Objective -> In the listing below, locate the line containing "Taking a look, is"; reproduce that line and all lines that follow it, unchanged.

Information supplied ->
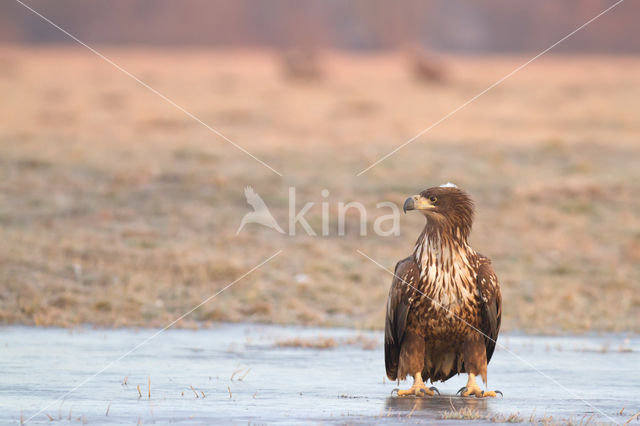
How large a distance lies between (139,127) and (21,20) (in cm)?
3616

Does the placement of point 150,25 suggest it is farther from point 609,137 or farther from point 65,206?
point 65,206

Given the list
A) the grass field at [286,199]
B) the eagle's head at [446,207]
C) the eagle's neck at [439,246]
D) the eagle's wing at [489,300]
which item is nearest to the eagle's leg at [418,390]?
the eagle's wing at [489,300]

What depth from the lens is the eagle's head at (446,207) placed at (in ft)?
29.4

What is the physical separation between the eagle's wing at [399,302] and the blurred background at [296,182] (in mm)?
4617

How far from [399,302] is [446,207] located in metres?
0.93

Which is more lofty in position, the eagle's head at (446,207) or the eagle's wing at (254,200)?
the eagle's wing at (254,200)

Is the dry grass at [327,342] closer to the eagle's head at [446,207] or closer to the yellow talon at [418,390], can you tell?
the yellow talon at [418,390]

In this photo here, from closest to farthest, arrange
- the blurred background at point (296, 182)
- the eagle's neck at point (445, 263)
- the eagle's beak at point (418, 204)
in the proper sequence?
the eagle's neck at point (445, 263) → the eagle's beak at point (418, 204) → the blurred background at point (296, 182)

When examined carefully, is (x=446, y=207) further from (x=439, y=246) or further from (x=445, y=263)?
(x=445, y=263)

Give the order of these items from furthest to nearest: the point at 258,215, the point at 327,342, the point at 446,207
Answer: the point at 258,215
the point at 327,342
the point at 446,207

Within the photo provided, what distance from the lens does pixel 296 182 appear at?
872 inches

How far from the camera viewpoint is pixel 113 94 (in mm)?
41094

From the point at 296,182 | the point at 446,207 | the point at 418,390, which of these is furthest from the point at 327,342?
the point at 296,182

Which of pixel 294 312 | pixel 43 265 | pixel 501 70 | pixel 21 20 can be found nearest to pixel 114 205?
pixel 43 265
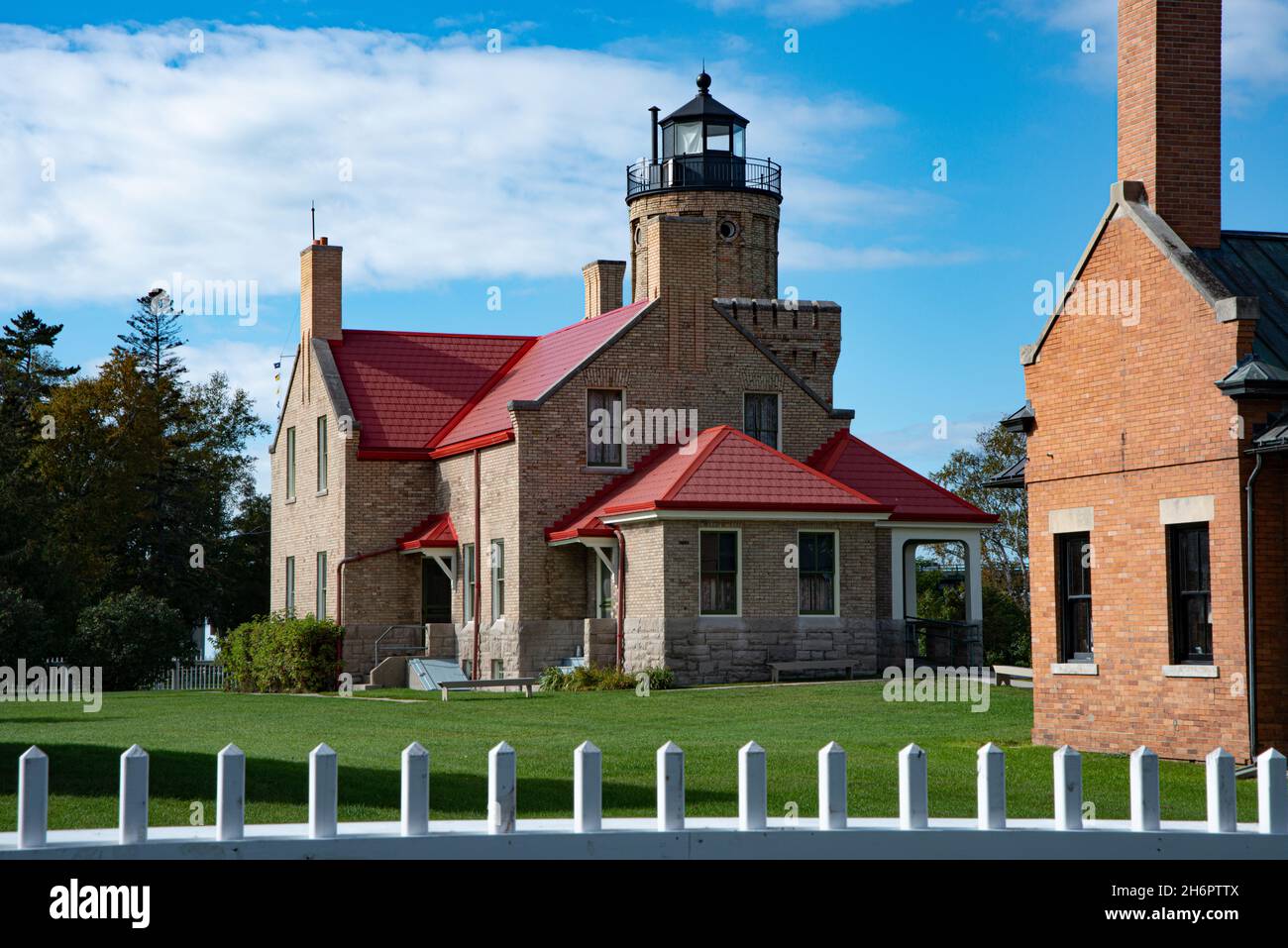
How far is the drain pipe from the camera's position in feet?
119

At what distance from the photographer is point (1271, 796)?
920 centimetres

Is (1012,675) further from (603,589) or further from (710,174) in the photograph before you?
(710,174)

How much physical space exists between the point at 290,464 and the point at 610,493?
13.2m

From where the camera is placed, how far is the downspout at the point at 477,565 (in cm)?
3628

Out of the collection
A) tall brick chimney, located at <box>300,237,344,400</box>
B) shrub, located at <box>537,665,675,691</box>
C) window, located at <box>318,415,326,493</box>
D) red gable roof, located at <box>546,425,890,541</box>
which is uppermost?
tall brick chimney, located at <box>300,237,344,400</box>

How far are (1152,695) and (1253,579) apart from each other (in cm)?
185

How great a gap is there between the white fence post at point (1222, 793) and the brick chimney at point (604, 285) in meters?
35.4

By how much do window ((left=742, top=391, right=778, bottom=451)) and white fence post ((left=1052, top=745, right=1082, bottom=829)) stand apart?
28.0 metres

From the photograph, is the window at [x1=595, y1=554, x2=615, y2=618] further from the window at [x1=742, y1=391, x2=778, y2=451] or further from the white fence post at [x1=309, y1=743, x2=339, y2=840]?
the white fence post at [x1=309, y1=743, x2=339, y2=840]

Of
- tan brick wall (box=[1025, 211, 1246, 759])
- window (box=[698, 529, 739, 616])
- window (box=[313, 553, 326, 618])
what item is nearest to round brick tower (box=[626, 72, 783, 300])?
window (box=[313, 553, 326, 618])

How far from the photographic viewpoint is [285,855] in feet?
27.0

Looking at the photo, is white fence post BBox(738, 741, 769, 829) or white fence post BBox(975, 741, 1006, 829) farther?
white fence post BBox(975, 741, 1006, 829)

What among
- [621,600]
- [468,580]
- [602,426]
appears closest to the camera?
[621,600]

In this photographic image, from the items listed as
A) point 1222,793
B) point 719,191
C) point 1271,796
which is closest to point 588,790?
point 1222,793
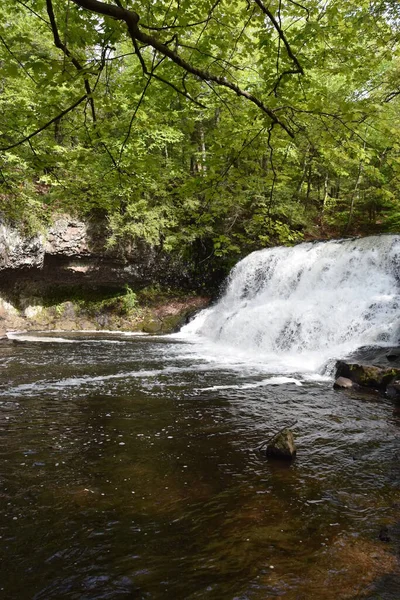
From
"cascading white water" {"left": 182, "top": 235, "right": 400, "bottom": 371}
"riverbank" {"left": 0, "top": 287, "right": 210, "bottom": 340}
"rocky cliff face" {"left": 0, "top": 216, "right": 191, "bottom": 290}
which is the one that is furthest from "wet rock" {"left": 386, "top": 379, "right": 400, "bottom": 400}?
"rocky cliff face" {"left": 0, "top": 216, "right": 191, "bottom": 290}

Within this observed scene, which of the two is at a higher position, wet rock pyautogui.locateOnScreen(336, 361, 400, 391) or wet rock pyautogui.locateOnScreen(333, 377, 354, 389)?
wet rock pyautogui.locateOnScreen(336, 361, 400, 391)

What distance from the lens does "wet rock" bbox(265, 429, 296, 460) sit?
16.0 feet

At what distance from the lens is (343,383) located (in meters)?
8.46

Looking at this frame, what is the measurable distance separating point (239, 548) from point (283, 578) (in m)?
0.44

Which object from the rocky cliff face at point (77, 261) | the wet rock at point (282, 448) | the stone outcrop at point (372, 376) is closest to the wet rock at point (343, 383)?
the stone outcrop at point (372, 376)

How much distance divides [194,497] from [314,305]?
33.1ft

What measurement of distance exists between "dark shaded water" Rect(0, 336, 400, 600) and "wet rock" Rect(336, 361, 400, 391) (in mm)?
722

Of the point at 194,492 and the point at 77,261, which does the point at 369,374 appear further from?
the point at 77,261

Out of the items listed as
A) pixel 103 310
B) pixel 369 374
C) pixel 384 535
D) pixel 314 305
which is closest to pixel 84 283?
pixel 103 310

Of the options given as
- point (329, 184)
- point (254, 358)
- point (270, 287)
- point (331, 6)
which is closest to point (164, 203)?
point (270, 287)

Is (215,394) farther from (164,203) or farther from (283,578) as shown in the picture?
(164,203)

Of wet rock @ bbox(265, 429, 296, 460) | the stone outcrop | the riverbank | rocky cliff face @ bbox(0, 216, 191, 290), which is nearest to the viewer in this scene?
wet rock @ bbox(265, 429, 296, 460)

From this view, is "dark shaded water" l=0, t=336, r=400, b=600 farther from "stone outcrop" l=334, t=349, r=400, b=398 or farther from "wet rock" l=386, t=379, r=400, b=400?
"stone outcrop" l=334, t=349, r=400, b=398

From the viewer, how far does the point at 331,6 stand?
4.48 meters
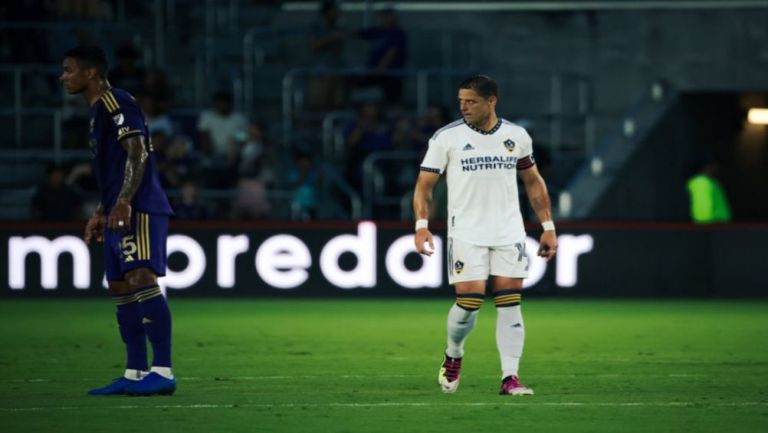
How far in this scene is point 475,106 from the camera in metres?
10.7

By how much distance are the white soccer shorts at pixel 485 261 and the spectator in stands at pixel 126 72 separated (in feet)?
44.5

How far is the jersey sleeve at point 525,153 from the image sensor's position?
10.9 meters

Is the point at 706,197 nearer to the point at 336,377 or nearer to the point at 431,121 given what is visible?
the point at 431,121

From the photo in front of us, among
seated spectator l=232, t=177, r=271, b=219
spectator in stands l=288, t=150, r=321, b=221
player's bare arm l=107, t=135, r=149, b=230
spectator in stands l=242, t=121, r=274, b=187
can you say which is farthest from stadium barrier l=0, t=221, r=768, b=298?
player's bare arm l=107, t=135, r=149, b=230

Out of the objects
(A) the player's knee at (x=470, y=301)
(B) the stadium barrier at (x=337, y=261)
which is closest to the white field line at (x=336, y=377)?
(A) the player's knee at (x=470, y=301)

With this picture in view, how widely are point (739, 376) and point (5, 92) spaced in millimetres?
15752

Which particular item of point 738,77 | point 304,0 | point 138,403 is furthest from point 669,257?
point 138,403

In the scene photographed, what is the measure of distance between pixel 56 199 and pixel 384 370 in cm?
1023

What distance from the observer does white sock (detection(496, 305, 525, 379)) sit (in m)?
10.7

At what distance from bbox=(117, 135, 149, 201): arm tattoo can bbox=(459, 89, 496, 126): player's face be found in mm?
1939

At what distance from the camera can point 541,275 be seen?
21219 mm

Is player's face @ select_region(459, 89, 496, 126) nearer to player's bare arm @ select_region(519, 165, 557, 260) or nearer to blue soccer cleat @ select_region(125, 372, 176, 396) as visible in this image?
player's bare arm @ select_region(519, 165, 557, 260)

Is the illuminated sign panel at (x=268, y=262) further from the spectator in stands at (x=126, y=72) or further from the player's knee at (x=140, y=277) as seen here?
the player's knee at (x=140, y=277)

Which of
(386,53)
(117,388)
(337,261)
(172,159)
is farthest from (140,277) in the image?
(386,53)
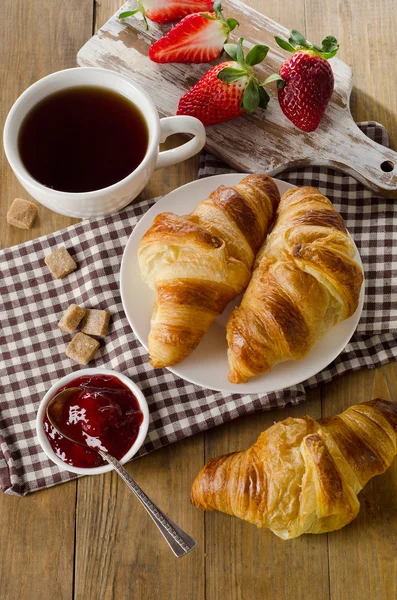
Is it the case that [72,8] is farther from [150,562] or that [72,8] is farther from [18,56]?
[150,562]

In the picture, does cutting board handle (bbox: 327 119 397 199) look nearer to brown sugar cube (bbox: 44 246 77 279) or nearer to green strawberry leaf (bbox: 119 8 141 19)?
green strawberry leaf (bbox: 119 8 141 19)

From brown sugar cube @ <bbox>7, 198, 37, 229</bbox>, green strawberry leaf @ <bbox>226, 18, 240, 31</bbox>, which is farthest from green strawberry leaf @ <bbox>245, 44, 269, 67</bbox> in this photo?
brown sugar cube @ <bbox>7, 198, 37, 229</bbox>

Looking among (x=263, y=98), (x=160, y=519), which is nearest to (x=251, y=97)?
(x=263, y=98)

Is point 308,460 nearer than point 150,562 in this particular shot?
Yes

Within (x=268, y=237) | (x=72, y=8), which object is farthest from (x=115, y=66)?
(x=268, y=237)

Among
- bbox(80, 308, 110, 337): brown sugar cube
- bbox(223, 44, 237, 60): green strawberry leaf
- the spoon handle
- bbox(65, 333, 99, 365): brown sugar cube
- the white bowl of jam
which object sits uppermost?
bbox(223, 44, 237, 60): green strawberry leaf

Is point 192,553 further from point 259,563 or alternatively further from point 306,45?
point 306,45
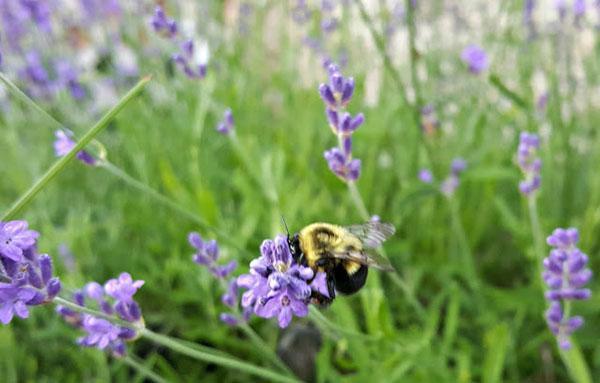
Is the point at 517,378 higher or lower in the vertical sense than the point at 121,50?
lower

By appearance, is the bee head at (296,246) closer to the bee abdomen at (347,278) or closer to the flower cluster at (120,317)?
the bee abdomen at (347,278)

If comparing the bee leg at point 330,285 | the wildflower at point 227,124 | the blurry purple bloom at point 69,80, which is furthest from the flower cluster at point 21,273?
the blurry purple bloom at point 69,80

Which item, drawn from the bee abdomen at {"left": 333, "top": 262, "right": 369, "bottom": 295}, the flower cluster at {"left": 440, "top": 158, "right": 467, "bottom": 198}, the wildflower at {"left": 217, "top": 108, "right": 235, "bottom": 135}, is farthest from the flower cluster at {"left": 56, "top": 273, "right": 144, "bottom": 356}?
the flower cluster at {"left": 440, "top": 158, "right": 467, "bottom": 198}

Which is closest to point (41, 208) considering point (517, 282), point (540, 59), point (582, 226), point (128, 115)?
point (128, 115)

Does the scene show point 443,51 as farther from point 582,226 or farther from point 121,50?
point 121,50

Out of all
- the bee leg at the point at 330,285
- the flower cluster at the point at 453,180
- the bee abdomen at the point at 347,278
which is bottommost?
the bee leg at the point at 330,285

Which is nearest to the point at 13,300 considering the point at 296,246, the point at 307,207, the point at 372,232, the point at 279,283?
the point at 279,283
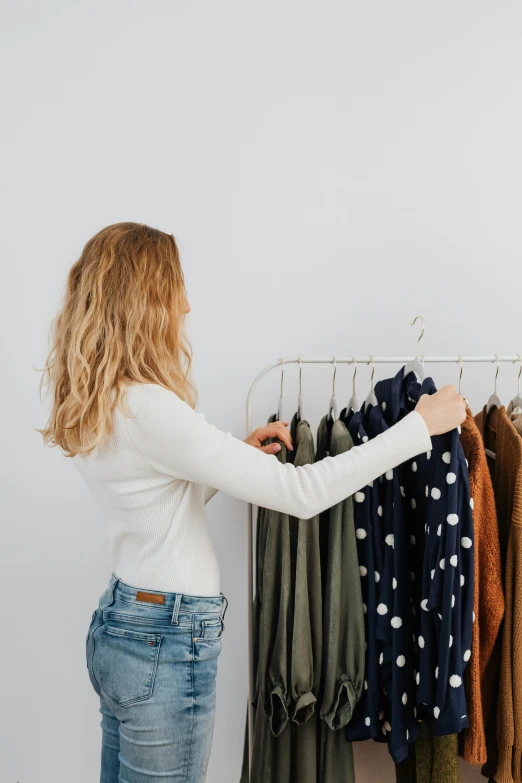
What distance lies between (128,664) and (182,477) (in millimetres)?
360

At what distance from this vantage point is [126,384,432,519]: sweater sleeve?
124cm

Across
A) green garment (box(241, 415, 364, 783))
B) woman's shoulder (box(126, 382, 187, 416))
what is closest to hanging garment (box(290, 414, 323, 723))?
green garment (box(241, 415, 364, 783))

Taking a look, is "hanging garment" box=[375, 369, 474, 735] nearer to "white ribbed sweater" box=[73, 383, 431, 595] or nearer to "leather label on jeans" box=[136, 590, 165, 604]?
"white ribbed sweater" box=[73, 383, 431, 595]

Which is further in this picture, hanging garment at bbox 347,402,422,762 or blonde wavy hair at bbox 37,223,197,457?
hanging garment at bbox 347,402,422,762

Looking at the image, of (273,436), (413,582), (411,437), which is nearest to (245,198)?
(273,436)

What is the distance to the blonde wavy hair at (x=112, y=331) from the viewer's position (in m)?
1.26

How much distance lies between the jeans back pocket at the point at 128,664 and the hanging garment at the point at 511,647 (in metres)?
0.78

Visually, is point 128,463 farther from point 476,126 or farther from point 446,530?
point 476,126

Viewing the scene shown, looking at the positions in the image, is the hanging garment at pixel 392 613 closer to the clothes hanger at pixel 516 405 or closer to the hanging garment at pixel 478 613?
the hanging garment at pixel 478 613

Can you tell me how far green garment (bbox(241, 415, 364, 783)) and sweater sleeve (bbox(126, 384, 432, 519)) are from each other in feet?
0.84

Full output ->
Taking a look, is "hanging garment" box=[375, 369, 474, 735] nearer to "white ribbed sweater" box=[73, 383, 431, 595] or nearer to "leather label on jeans" box=[136, 590, 165, 604]?
"white ribbed sweater" box=[73, 383, 431, 595]

Which is further in this picture, hanging garment at bbox 347,402,422,762 or blonde wavy hair at bbox 37,223,197,457?
hanging garment at bbox 347,402,422,762

Looking at the image, of (273,436), (413,582), (411,437), which is nearest to (245,198)?
(273,436)

What is the distance to the blonde wavy hair at (x=112, y=331) from the viewer's position (in m)?
1.26

How much distance lies between the jeans back pocket at the point at 128,664 and the hanging garment at the point at 511,647 (in metres)?
0.78

Visually, is point 128,463 farther from point 476,126 or farther from point 446,530?
point 476,126

Viewing the scene shown, looking at the positions in the image, is the hanging garment at pixel 392 613 closer to the clothes hanger at pixel 516 405 or closer to the hanging garment at pixel 478 613?
the hanging garment at pixel 478 613

Can you tell me how far green garment (bbox(241, 415, 364, 783)) and sweater sleeve (bbox(126, 384, 432, 519)) are from each other in feet?
0.84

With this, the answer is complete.